Let $\mu \in \mathbb{Q}(\zeta_n)$ lie above the rational prime $p\equiv 1 \text{ mod }n$, and let the prime ideal $\mathscr{P}\subset \mathbb{Z}[\zeta_n]$ have exponent $a$ in $(\mu)$.
Why is it then true that $\mathscr{P}$ has ramification index $\frac{n}{(a,n)}$ in $\mathbb{Q}(\zeta_n, \mu^{1/n})/\mathbb{Q}(\zeta_n)$?
I would appreciate a proof as all references I can find seem to have proofs of thing that reference back to umpteen different earlier propositions, which is hard to read.
Here’s my take on the situation: it seems to me to be a purely local question at $p$, so that it should be sufficient to translate everything to extensions of $\Bbb Q_p$.
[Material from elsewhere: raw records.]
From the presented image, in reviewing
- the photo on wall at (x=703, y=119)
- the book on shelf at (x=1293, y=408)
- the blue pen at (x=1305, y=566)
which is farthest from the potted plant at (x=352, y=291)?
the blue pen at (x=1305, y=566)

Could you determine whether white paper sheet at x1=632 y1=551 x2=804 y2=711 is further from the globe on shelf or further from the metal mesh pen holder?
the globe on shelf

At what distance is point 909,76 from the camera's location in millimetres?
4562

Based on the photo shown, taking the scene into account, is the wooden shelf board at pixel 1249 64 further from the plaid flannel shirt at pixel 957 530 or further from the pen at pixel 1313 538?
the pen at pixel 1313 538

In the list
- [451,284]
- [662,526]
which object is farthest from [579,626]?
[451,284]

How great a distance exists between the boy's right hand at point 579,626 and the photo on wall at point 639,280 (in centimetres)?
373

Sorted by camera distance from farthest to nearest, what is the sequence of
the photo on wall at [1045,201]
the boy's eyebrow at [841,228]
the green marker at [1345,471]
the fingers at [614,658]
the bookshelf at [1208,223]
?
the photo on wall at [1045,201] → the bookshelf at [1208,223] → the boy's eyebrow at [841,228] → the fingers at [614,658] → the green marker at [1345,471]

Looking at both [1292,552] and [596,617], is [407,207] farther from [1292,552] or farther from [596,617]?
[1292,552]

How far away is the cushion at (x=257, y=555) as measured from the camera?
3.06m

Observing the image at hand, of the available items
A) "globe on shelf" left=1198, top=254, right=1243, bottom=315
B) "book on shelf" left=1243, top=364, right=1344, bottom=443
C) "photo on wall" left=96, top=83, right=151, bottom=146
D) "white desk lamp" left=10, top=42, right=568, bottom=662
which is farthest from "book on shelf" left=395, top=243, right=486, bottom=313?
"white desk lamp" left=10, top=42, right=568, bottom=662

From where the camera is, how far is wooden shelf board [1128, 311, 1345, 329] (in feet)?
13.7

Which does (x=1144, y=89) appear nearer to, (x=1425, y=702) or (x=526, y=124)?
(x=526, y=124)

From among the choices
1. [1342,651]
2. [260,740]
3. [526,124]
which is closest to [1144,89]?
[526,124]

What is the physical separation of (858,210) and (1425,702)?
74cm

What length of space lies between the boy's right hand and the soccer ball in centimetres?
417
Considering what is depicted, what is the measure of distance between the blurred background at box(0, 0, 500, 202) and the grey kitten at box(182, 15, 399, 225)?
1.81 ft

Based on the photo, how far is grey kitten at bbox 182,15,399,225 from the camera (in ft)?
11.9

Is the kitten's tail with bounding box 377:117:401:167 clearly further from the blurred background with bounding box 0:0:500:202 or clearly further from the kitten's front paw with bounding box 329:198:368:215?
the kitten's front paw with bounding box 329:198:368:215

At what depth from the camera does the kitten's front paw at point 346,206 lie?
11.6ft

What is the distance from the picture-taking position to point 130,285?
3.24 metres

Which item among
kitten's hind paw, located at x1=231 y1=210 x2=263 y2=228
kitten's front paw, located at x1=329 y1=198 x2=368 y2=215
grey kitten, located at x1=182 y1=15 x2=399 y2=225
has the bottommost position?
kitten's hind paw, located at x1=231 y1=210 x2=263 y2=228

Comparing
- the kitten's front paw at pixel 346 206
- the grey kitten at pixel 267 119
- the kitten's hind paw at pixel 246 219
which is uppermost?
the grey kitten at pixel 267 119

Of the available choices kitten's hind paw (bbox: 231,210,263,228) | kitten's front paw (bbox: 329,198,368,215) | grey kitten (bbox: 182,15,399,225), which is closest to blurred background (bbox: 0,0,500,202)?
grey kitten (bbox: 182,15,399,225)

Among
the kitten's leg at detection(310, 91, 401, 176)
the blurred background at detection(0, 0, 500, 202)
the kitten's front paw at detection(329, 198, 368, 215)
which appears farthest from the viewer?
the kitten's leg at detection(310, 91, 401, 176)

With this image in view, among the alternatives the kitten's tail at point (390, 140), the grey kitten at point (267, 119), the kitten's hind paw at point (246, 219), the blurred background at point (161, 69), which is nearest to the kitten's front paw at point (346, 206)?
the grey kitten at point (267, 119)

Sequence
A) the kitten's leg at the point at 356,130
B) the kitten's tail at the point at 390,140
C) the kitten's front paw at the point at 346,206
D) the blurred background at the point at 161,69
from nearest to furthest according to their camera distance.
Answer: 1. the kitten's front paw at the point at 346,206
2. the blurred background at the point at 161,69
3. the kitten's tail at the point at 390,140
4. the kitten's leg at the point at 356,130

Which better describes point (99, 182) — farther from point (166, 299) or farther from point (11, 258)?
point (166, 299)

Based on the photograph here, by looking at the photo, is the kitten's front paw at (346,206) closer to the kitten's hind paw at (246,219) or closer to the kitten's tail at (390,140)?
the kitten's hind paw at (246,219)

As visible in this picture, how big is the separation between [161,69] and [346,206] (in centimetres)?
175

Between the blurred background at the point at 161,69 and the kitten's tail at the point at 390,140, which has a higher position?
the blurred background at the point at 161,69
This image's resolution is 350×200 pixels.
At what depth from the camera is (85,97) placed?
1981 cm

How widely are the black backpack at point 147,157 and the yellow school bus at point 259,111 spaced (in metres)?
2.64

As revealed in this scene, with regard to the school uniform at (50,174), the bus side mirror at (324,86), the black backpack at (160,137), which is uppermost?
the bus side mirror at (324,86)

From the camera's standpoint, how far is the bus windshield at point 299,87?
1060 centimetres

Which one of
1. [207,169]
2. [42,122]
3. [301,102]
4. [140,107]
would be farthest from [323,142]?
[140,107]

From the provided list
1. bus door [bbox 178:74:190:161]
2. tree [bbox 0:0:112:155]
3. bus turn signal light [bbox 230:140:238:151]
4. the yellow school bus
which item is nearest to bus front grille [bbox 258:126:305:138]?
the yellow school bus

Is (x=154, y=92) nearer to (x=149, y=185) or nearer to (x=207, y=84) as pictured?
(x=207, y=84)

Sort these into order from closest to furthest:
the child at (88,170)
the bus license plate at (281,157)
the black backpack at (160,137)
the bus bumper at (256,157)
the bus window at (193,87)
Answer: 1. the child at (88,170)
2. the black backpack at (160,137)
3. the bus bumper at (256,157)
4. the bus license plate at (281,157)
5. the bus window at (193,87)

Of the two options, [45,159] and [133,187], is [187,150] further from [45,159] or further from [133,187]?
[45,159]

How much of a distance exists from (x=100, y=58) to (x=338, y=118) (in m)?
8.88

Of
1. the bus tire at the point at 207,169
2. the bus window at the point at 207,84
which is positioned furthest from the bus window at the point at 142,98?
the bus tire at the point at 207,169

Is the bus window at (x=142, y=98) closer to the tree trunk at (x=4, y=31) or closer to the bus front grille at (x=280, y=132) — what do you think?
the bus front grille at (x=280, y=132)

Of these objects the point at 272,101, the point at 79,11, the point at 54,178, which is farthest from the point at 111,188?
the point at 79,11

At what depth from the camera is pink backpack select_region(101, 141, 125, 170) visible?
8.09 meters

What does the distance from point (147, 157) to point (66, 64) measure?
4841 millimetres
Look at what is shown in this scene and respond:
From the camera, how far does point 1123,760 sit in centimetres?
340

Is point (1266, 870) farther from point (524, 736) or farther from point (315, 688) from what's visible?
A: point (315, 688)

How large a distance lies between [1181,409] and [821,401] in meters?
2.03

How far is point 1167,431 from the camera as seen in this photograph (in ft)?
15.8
Let’s do this translation, using the additional hypothesis that $n$ and $p$ are relatively prime: put $\mathfrak o=\Bbb Z_p[\zeta_n]$, ring of integers of an unramified extension $k$ of $\Bbb Q_p$. Use the standard additive valuation $v$ on $\Bbb Q_p$, so that $v(p)=1$, and extend to $k$. You have set $v(\mu)=a$, say $\mu=p^au$ where $u$ is a unit of $\mathfrak o$. Then $\mu^{1/n}=p^{a/n}u^{1/n}$. Now $\mathfrak o[u^{1/n}]$ is unramified over $\mathfrak o$: it just amounts to taking the $n$-th root of an element of $\mathfrak o/p\mathfrak o$, a finite field of characteristic $p$. But adjoining $p^{a/n}$ is cleasrly a totally ramified extension of degree $n/\!\gcd(a,n)$.